Atatürk’ün takdir edip ödüllendiği kadın muhtar

31 Mart’ta 50 bin 370 muhtar da seçilecek.

Adaylar arasında kıran kırana bir yarış yaşanıyor.

Seçim çevresinde en yüksek oyu alan muhtarlık koltuğuna oturacak.

...

Peki, ideal muhtar nasıl olmalı?

Sorunun yanıtını Nazmi Kal’ın Ziraat Bankası Yayınları arasında çıkan “Atatürk’le Yaşayanlar” kitabında Atatürk’ün manevi kızı tarihçi-sosyolog Prof. Afet İnan’ın bizzat tanık olup anlattıklarında buldum.

Özetleyerek nakledeyim:

Atatürk, beraberinde Afet İnan ve çalışma arkadaşları olduğu halde otomobille Ankara’dan İstanbul’a gidiyordu.

Kazan köyünden geçerken köylülerin kendisini karşılamak için yol üzerinde toplandığını görüp onlarla konuşmak istedi, şoföre durmasını söyledi.

Otomobil durdu. Ancak köylüler çekingen duruyor, hiçbiri yanlarına gelmiyordu.

Biraz bekledikten sonra köylü giysileri içinde bir kadın gelip Atatürk’e, “Paşam hoş geldiniz. Size ayran hazırlamıştık, yolculuğunuza ara verip bizimle içer misiniz” dedi.

Kadının özgüveni yüksekti, gayet güzel konuşuyordu.

Adının Satı Kadın olduğunu söyledi, muhtarlığa yeni seçildiğini ifade etti.

Bu kadarla kalmadı, köyün sorunları ve bunları çözmek için neler yapmayı düşündüğünü anlattı, merkezî yönetimden beklentilerini dile getirdi.

Ayranlarını içip bir süre sohbet ettikten sonra oradan ayrıldılar.

Atatürk, hemen yanında oturan yakın çalışma arkadaşı Nuri Conker’e döndü, muhtar kadını kastederek “Bak” dedi, “Tam milletvekili olacak kadın... Onu milletvekili yapacağız.”

Conker çok şaşırmıştı. Zar zor “Ya öyle mi?.. Bize demek böyle arkadaşlar getireceksiniz” yanıtını verdi.

Atatürk, “Daha fazlasını getireceğiz. Göreceksiniz” diye konuştu.

Gerçekten de 1935’te yapılan seçimde Satı Kadın, Ankara Milletvekili olarak Meclis’e girdi.

Meclis’te de başarılı oldu.
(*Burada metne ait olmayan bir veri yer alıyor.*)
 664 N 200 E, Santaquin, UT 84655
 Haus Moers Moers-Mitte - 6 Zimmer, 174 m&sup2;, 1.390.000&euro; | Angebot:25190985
Ziraat Komisyonu’nda görev aldı, köylere yol-su-sağlık ve eğitim hizmetlerinin götürülmesi ile köylülere modern tarım araç-gereçlerinin temini için canla başla çalıştı, Halkevlerinin yaygınlaştırılması için gayret gösterdi.

Milletvekilliği yaptığı süre içinde Ankara’da mütevazı bir evde yaşadı ve köyünden gelenleri bu evde ağırlayıp sorunlarıyla yakından ilgilendi.

1956 yılında 66 yaşında hayata veda etti.

Doğup büyüdüğü köyde yani bugünün Kahramankazan ilçesinde anıt mezarı var.

Buradaki evi de müzeye dönüştürüldü.

...

Son sözüm şu:

31 Mart’taki seçimde muhtar seçilmekten daha önemlisi şu:

Satı Kadın gibi yöresinin sorunlarını ve onların nasıl çözüleceğini bilen bir muhtar olmak.